At the 63rd Commission on the Status of Women (CSW) in New York on Friday, Somalia’s Federal Minister of Women and Human Rights Development, H.E. Deqa Yasin, presented a Women’s Charter for Somalia, that calls for fifty percent representation of women in government, and in socio-economic sectors in the country. The Charter also calls for greater protection of women’s rights, and prevention of sexual and gender-based violence, including female genital mutilation (FGM).
The Charter was presented by Minister Yasin at a side event of the CSW led by the Ministry of Women and Human Rights Development and co-chaired by the United Nations Development Programme (UNDP), and the Canadian Government.
Speaking during her presentation the Minister said the Women’s Charter and its acceptance by the government of Somalia was a milestone for women and girls in her country. “The demands of the Women’s Charter are ambitious, and rightly so. To ensure they become a reality, we must invest in a real way in the future of women and girls. By doing so we will create a bright future for a peaceful and resilient Somalia.”
The Women’s Charter was developed during a three-day Women’s Convention in Mogadishu on 4-6 March, which was attended by 350 female and male gender champions from across Somalia. The event was led by the Ministry of Women and Human Rights Development together with Somalia’s Federal and Federal Member State governments, and Somali civil society organisations. The Convention was supported by the United Nations Development Programme (UNDP), the United Nations Population Fund (UNFPA), UN Women, and the Somalia Stability Fund.
The development of the Women’s Charter comes at a time when the provisional Constitution of Somalia is undergoing a review process, and as key electoral, security and political laws are being developed in the country. It has also taken place in advance of universal suffrage (one-person-one-vote) elections, scheduled to take place across Somalia in 2020-2021.
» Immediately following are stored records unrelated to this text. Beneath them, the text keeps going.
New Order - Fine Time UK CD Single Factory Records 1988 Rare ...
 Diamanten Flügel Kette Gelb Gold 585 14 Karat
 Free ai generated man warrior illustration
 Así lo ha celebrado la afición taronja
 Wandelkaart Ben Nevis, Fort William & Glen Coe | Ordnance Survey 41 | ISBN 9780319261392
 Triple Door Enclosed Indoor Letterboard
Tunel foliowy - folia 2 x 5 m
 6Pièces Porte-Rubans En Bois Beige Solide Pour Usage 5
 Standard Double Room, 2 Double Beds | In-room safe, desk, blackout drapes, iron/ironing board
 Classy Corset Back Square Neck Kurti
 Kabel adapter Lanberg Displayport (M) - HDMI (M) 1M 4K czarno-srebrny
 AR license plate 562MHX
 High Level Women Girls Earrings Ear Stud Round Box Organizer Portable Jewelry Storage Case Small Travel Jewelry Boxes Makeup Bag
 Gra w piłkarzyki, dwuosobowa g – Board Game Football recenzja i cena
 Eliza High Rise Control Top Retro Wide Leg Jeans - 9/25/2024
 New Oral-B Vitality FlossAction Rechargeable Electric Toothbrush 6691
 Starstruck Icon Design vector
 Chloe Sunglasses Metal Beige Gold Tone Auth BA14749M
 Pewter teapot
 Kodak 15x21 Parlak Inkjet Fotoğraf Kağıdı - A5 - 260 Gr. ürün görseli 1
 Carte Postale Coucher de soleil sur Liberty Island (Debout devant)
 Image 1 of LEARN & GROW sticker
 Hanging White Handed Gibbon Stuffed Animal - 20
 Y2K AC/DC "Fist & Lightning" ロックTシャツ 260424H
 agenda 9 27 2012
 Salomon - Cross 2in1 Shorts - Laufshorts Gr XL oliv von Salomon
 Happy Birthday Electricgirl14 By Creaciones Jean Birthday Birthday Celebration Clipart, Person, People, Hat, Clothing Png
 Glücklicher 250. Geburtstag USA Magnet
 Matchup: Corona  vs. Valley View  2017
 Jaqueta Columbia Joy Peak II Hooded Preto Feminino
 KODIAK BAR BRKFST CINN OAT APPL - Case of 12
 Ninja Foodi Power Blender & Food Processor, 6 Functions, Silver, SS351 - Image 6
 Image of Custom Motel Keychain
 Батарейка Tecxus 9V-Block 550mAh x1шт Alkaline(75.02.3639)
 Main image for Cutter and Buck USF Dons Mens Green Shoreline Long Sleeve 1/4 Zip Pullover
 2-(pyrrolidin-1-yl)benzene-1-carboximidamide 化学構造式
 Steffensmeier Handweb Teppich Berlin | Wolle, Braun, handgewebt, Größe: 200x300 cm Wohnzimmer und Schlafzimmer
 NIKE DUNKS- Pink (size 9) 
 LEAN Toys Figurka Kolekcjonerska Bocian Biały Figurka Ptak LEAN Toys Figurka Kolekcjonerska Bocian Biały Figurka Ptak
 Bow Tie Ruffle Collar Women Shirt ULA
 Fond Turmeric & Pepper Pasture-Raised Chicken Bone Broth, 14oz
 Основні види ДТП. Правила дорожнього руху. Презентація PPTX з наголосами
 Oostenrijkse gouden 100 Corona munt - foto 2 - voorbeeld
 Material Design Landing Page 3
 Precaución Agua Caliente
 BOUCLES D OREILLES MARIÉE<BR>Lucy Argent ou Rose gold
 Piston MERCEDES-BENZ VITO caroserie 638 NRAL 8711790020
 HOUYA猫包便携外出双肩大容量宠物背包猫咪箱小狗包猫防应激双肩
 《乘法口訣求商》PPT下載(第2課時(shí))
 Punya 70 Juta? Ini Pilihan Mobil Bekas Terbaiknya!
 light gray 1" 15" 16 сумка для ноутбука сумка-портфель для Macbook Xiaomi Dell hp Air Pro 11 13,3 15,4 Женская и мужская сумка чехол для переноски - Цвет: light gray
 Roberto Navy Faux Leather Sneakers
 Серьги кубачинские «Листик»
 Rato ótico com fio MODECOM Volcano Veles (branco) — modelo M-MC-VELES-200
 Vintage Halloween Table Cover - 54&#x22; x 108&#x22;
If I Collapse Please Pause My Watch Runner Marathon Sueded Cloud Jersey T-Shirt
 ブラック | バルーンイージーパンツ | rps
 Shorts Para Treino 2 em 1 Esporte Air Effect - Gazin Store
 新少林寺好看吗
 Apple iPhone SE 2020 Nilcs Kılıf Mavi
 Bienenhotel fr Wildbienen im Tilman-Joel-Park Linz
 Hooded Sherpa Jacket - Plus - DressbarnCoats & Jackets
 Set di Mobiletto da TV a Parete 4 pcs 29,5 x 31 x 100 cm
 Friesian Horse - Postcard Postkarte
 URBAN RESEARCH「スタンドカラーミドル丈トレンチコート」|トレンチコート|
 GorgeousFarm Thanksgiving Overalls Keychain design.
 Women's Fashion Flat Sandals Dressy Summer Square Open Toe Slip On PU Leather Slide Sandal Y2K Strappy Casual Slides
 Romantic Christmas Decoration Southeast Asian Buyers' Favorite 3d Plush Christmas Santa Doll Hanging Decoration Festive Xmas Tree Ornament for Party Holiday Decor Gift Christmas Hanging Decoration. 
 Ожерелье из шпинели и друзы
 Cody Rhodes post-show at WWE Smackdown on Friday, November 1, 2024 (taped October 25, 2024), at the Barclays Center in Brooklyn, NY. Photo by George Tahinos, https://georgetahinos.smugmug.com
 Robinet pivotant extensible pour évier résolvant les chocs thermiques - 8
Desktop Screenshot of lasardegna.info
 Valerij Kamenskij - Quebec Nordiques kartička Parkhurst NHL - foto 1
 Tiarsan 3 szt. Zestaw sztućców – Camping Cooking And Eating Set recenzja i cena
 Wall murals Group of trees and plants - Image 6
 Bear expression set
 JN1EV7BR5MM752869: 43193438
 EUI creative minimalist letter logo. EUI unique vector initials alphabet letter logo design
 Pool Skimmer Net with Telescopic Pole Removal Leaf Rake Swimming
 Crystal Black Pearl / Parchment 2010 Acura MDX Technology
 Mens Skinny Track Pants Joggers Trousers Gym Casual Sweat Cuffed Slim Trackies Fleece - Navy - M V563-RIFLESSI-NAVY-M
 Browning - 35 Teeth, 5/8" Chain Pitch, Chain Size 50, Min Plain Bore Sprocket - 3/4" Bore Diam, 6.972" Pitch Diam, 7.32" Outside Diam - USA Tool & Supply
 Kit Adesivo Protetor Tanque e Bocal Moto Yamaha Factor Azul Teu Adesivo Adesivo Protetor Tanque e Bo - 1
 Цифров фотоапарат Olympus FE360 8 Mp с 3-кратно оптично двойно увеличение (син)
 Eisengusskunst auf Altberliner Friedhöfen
The fifty percent women’s representation outlined in the Charter includes all three levels of government, including elected and appointed officials in the public and private sector. The document also calls for zero tolerance towards sexual and gender-based violence and for women’s rights to be enshrined in the revised Constitution, and in the finalised electoral, security and political laws. Socio-economic rights in the form of equal access to economic opportunities and technologies, are also a key call in the document. The Charter affirms that such equal access will help build resilience and stability in Somalia.
Anou Borrey, Senior Gender Advisor for UNDP Somalia said UNDP, together with its UN partners, was fully committed to integrating the principles of the Women Charter across all of its interventions in Somalia. “The joint commitment by Somali women from across Somalia, is crucial in advancing an inclusive peace and development process, which is needed to attain the Sustainable Development Goals and a prosperous future for the country,” she said.
Michael Callan, Director of the Conflict Prevention, Stabilization and Peacebuilding Division (IRZ) of Global Affairs Canada, said Canada supported the positive step being taken by Somalia to address gender equality with the development of the Women’s Charter, and the Charter’s call for the full inclusion of women across the political, economic and social spectrum in Somalia. “Canada firmly believes that promoting rights-based, open and inclusive societies where all people, regardless of their gender, can fully benefit from equal participation in economic, political, social and cultural life, is an effective way to build a safer and more prosperous world,” he said.